- RAW DATA -

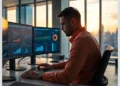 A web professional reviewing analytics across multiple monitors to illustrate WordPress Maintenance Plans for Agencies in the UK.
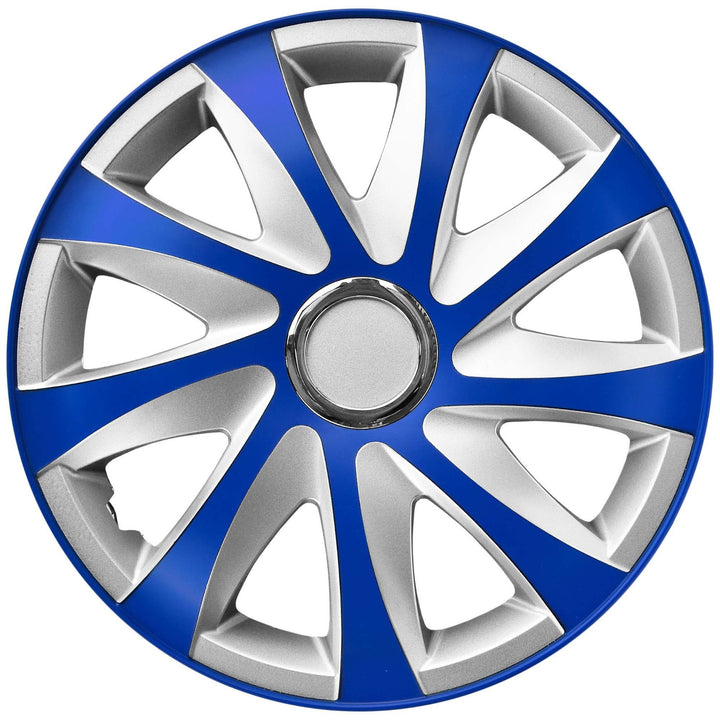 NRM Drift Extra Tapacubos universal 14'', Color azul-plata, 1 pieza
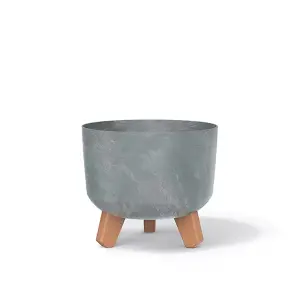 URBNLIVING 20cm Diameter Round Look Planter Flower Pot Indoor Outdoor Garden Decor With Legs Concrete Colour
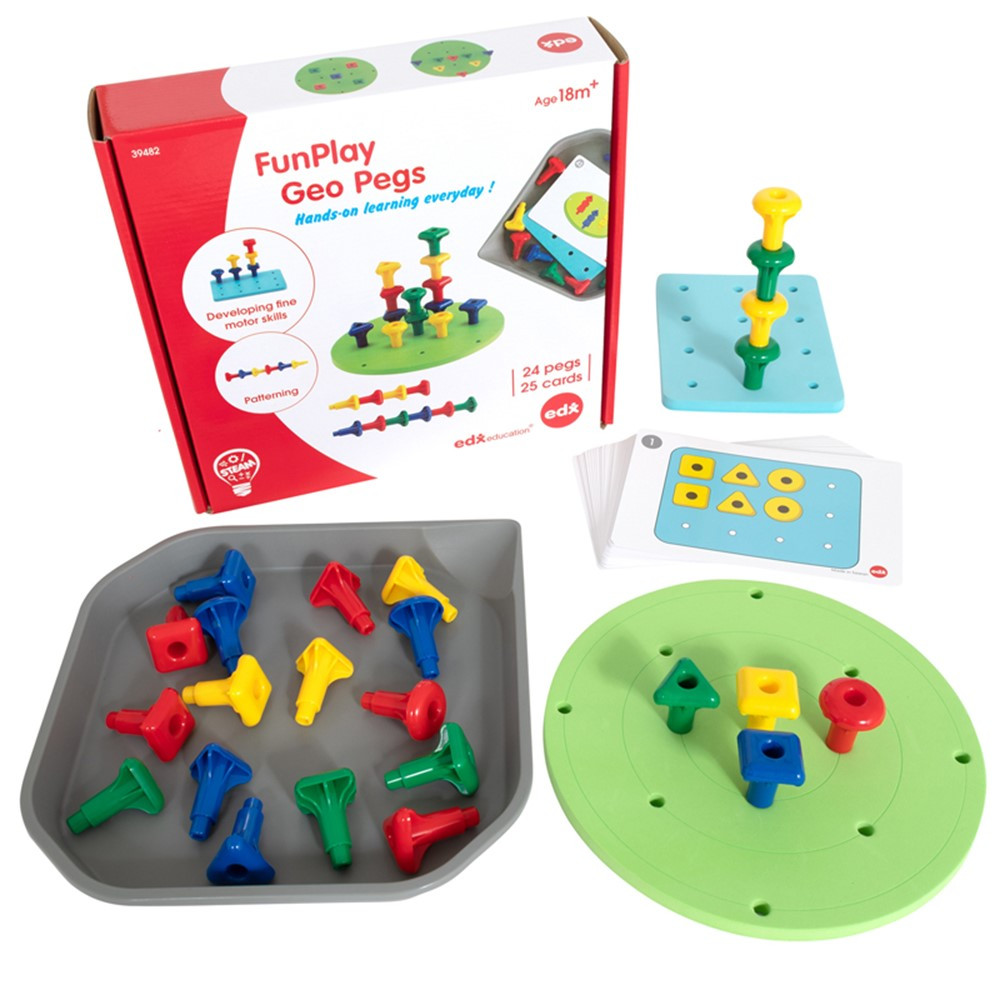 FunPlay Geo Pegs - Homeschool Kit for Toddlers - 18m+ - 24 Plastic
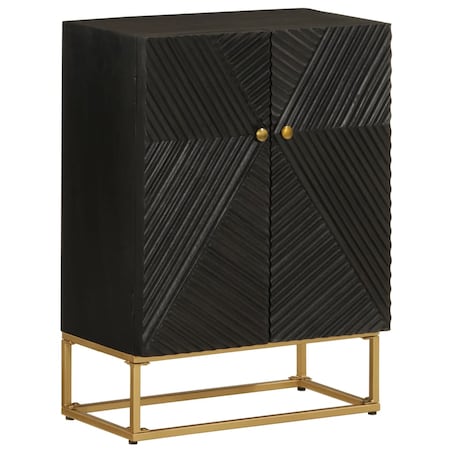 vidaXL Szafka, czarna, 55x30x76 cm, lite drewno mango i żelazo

- WHAT IS EXPECTED -
Please rewrite all the rows above with "Concrete" swapped for "Terracotta" and nothing else changed, leaving the pictures out.

- WRITTEN RESPONSE -
 A web professional reviewing analytics across multiple monitors to illustrate WordPress Maintenance Plans for Agencies in the UK.
 NRM Drift Extra Tapacubos universal 14'', Color azul-plata, 1 pieza
 URBNLIVING 20cm Diameter Round Look Planter Flower Pot Indoor Outdoor Garden Decor With Legs Terracotta Colour
 FunPlay Geo Pegs - Homeschool Kit for Toddlers - 18m+ - 24 Plastic
 vidaXL Szafka, czarna, 55x30x76 cm, lite drewno mango i żelazo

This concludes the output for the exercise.